• [Text under study]:

[Start of section]

The importance of correct inventory valuation

The importance of correct inventory valuation

Caroline Milton - Menzies AccountantWe all know the importance of holding the correct inventory levels in our business, ensuring we meet customer demand, yet minimising stock holding costs and risks of obsolesce. However, do you know the impact of ensuring you have inventory recorded at the correct value?

UK Accounting Standards (FRS102) state that inventory must be held in the company records at the lower of cost and the estimated selling price less costs to complete and sell. But how do we calculate cost?

Many SME business’ value their inventory based on the most recent purchase invoice from their supplier as this is the easiest method, however, is this accurate and what about the valuation of work in progress?


Calculating the inventory “cost”

Below is a summary of what should make up the calculation of “cost” for each line of inventory

Cost of purchase must include: Further comments
Purchase price Inventory should be recorded at the spot rate at the date of the transaction if purchased in a foreign currency.
Import duties and other taxes These costs should be included unless recoverable from the relevant authorities.

[End of section]

• [Using the information]:
(a) According to the inventory valuation article, at what value must inventory be held in the company records?
(b) Translate this sentence from the inventory valuation article into Spanish: "UK Accounting Standards (FRS102) state that inventory must be held in the company records at the lower of cost and the estimated selling price less costs to complete and sell."
(c) Pick up the inventory valuation article after its last line and continue writing it.

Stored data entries
[Start of section]

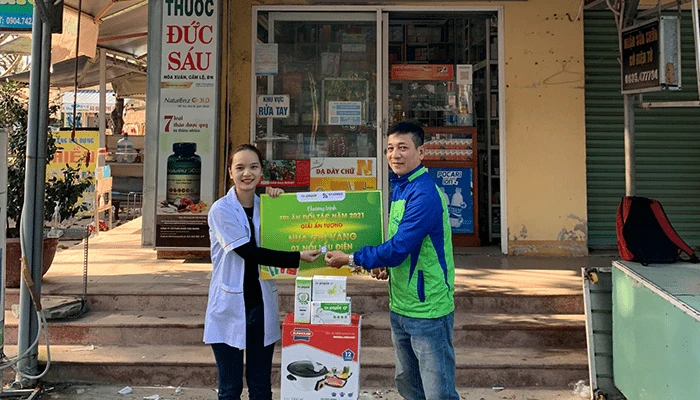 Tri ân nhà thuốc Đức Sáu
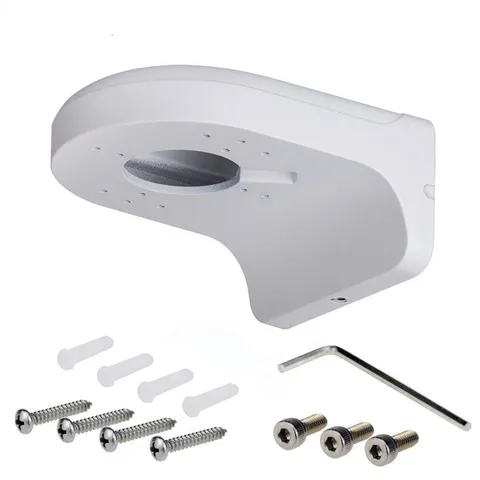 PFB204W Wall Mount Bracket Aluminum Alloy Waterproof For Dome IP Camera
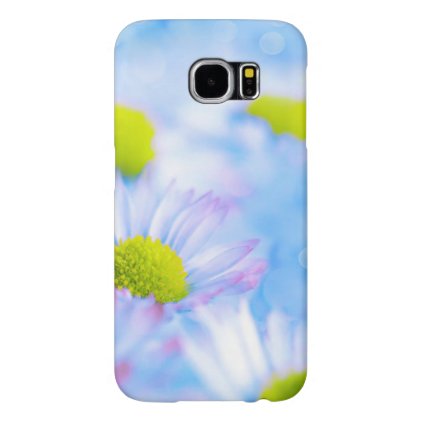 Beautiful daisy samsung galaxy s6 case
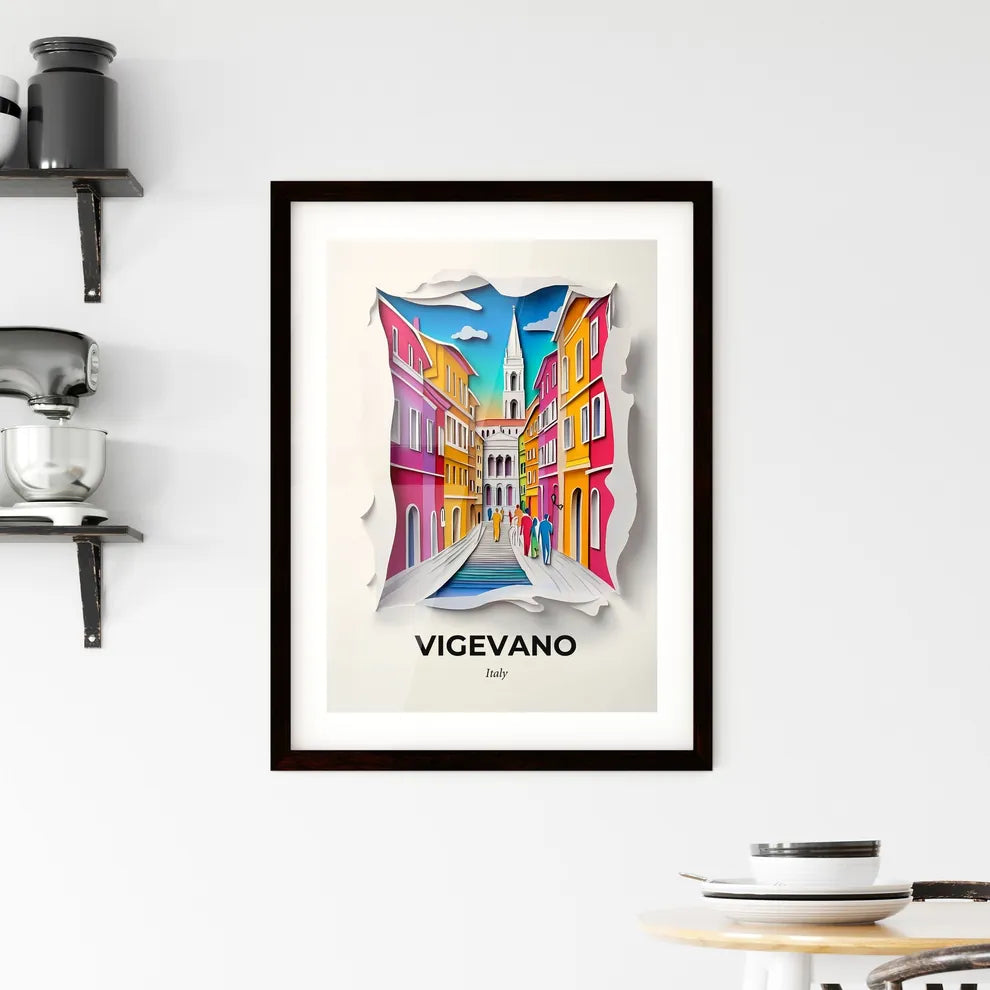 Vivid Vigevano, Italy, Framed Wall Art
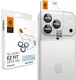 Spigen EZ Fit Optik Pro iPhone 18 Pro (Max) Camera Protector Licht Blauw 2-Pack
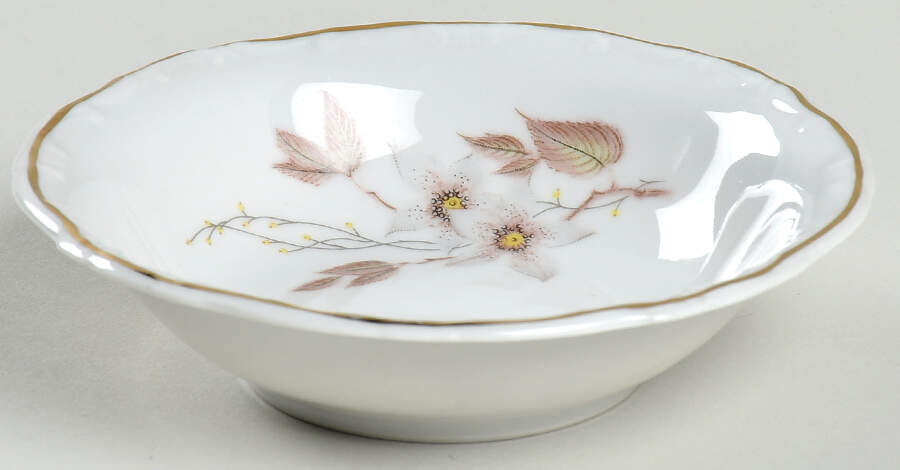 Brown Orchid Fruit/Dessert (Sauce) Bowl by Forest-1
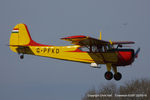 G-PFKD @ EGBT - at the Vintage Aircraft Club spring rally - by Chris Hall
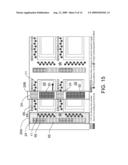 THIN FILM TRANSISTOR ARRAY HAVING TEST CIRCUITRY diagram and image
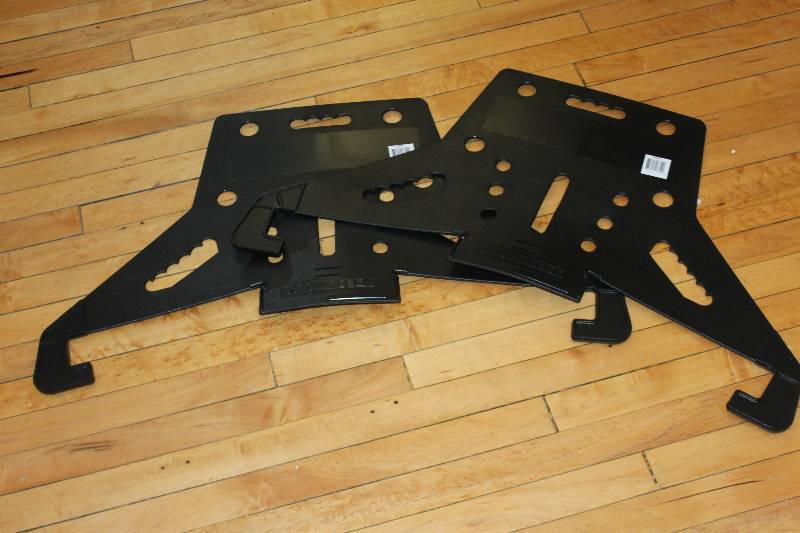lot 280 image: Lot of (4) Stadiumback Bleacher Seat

[End of section]
[Start of section]

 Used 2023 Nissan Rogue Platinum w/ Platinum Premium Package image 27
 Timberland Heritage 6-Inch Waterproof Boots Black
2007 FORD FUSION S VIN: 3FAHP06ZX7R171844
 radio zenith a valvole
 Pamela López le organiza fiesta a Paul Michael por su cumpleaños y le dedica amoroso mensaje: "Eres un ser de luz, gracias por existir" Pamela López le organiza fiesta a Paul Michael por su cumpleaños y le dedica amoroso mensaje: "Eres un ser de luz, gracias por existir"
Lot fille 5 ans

[End of section]

• [Answers below]:
(a) At the lower of cost and the estimated selling price less costs to complete and sell.

(b) Las Normas de Contabilidad del Reino Unido (FRS102) establecen que las existencias deben registrarse en los libros de la empresa al menor valor entre el costo y el precio de venta estimado menos los costos para completarlas y venderlas.

(c)
Transport and carriage costs These costs should be included to the extent that they are directly attributable to the purchase of inventory.
Trade discounts and rebates Any trade discounts or rebates should be deducted from the cost amount.
Cost of conversion (work in progress) must include: Further comments
Costs directly related to converting raw materials into finished goods For example:
– Direct labour (to include: gross wages, employers NIC, pensions, employee benefits)
– Subcontractor costs
– Specific components
Variable production overheads For example:
– Indirect materials (adhesives, packaging etc.)
– Indirect labour (to include: gross wages, employers NIC, pensions, employee benefits)
Fixed production overheads For example:
– Depreciation of plant, equipment, factory buildings
– Maintenance of plant, equipment, factory buildings
– Factory management costs and administration

Once the cost has been established, there are several valuation methods permitted under UK accounting standards, which are:

  • Specific Identification – this method is used for inventory items that are one-off bespoke items or produced for specific projects.
  • FIFO (First items to enter the inventory are the first to be used)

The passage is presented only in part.